[start SUPPLIED MATERIAL]

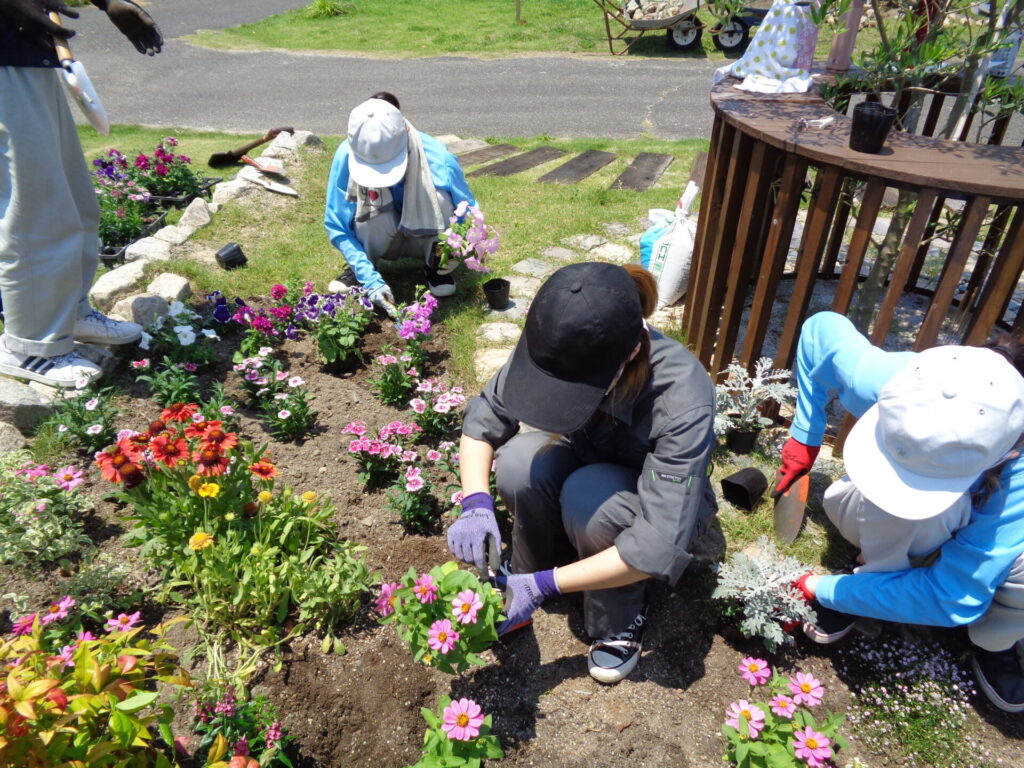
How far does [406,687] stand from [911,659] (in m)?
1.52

[end SUPPLIED MATERIAL]
[start SUPPLIED MATERIAL]

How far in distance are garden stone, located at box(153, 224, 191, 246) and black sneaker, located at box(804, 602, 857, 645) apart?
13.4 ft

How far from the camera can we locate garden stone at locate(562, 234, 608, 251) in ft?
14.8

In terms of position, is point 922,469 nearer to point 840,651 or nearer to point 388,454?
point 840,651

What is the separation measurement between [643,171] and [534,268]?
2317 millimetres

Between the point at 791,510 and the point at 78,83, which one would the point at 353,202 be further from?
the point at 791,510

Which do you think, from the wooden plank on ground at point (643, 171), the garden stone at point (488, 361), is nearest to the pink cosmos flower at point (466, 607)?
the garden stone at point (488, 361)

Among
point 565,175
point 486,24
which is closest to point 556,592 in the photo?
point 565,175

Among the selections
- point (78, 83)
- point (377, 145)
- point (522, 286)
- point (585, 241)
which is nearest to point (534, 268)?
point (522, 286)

[end SUPPLIED MATERIAL]

### WHAT THE EXERCISE ASKS
Report every line in the rows above that contains the word "nearest", copying each one in full.

### SOLVED EXERCISE
Which do you think, from the wooden plank on ground at point (643, 171), the garden stone at point (488, 361), is nearest to the pink cosmos flower at point (466, 607)?
which is nearest to point (534, 268)?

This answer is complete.